The loss of the autochthonous' independence, the firm Aragonese (later Spanish) rule, with the introduction of a sterile feudalism, as well as the discovery of the Americas, provoked an unstoppable decline of Kingdom of Sardinia. A short period of resurgence occurred under the local noble Leonardo de Alagon, marquess of Oristano, who managed to defeat the viceroyal army in the 1470s but was later crushed at the Battle of Macomer (1478), ending any further hope of independence for the island. The unceasing attacks from North African pirates and a series of plagues (from 1582, 1652 and 1655) further worsened the situation. The Spanish domination on Sardinia ended at he beginning of XVIII century, as a result of War of the Spanish succession. By the Treaty of Utrecht of 1713, Spain's European empire was divided: Savoy received Sicily and parts of the Duchy of Milan, while Charles VI (the Holy Roman Emperor and Archduke of Austria), received the Spanish Netherlands, the Kingdom of Naples, Sardinia, and the bulk of the Duchy of Milan. In 1718, by the Treaty of London among the great powers, Victor Amadeus II, duke of Savoy and sovereign of Piedmont, was forced to yield Sicily to the Austrian Habsburgs and in exchange received Sardinia. Two years later, on Aug. 24, 1720, he formally took possession of the island.

Napoleonic Wars and the Congress of Vienna

In 1792 Piedmont-Sardinia joined the First Coalition against the French First Republic, but was beaten in 1796 by Napoleon and forced to conclude the disadvantageous Treaty of Paris (1796), giving the French army free passage through Piedmont. On December 6, 1798 Joubert occupied Turin and forced Charles Emmanuel IV to abdicate and leave for the island of Sardinia. The provisionary government votes to unite Piedmont with France. In 1799 the Austro-Russians briefly occupy the city, but with the Battle of Marengo (1800), the French regain control. The island of Sardinia stayed out of the reach of the French for the rest of the war.

In 1814 the kingdom was restored and enlarged with the addition of the former Republic of Genoa, now a duchy, and it served as a buffer state against France. This was confirmed by the Congress of Vienna. In the reaction after Napoleon, the country was ruled by conservative monarchs: Victor Emmanuel I (1802-21), Charles Felix (1802-21) and Charles Albert (1821-49), who fought at the head of a contingent of his own troops at the Battle of Trocadero, which set the reactionary Ferdinand VII on the Spanish throne. The Kingdom of Sardinia industrialized from 1830 onward. A constitution, the "Statuto Albertino", was enacted in the year of revolutions, 1848, under liberal pressure, and under the same pressure war was declared on Austria. After initial success the war took a turn for the worse and the Kingdom of Sardinia lost.

DATA ENTRIES:
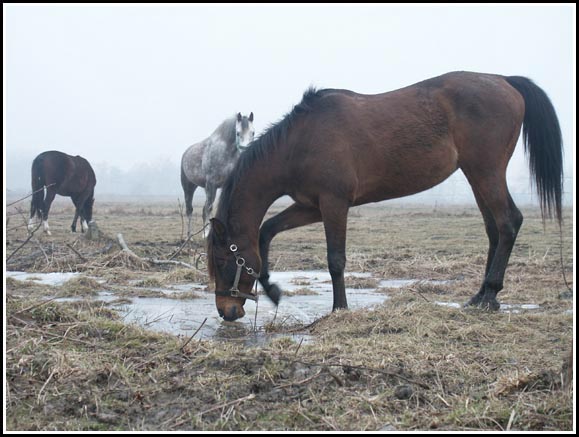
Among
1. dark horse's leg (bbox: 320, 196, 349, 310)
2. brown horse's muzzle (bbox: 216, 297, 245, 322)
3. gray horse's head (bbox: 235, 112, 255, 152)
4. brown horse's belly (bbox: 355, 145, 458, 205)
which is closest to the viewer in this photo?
brown horse's muzzle (bbox: 216, 297, 245, 322)

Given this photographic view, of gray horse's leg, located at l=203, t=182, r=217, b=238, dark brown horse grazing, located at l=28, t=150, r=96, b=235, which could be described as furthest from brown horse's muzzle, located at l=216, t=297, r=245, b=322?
dark brown horse grazing, located at l=28, t=150, r=96, b=235

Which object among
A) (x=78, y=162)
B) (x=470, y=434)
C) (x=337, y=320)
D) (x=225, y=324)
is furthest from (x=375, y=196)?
(x=78, y=162)

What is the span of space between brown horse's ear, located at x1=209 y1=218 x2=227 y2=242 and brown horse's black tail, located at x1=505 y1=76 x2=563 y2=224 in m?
3.12

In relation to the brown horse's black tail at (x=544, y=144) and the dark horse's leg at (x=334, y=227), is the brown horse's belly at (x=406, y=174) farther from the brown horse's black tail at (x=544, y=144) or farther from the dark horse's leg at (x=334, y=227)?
the brown horse's black tail at (x=544, y=144)

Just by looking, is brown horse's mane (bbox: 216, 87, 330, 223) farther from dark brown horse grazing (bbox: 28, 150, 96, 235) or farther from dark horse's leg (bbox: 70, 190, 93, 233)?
dark horse's leg (bbox: 70, 190, 93, 233)

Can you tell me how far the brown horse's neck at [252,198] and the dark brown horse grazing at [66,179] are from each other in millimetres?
9560

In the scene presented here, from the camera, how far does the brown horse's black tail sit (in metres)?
6.01

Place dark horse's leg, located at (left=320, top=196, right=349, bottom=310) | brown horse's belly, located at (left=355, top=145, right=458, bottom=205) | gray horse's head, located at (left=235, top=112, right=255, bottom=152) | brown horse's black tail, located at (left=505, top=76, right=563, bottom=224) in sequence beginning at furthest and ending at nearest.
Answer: gray horse's head, located at (left=235, top=112, right=255, bottom=152) → brown horse's black tail, located at (left=505, top=76, right=563, bottom=224) → brown horse's belly, located at (left=355, top=145, right=458, bottom=205) → dark horse's leg, located at (left=320, top=196, right=349, bottom=310)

WHAT NEEDS TO BE DONE: In the history of the Kingdom of Sardinia, on what date did Victor Amadeus II formally take possession of the island?

ANSWER TO THE EXERCISE: August 24, 1720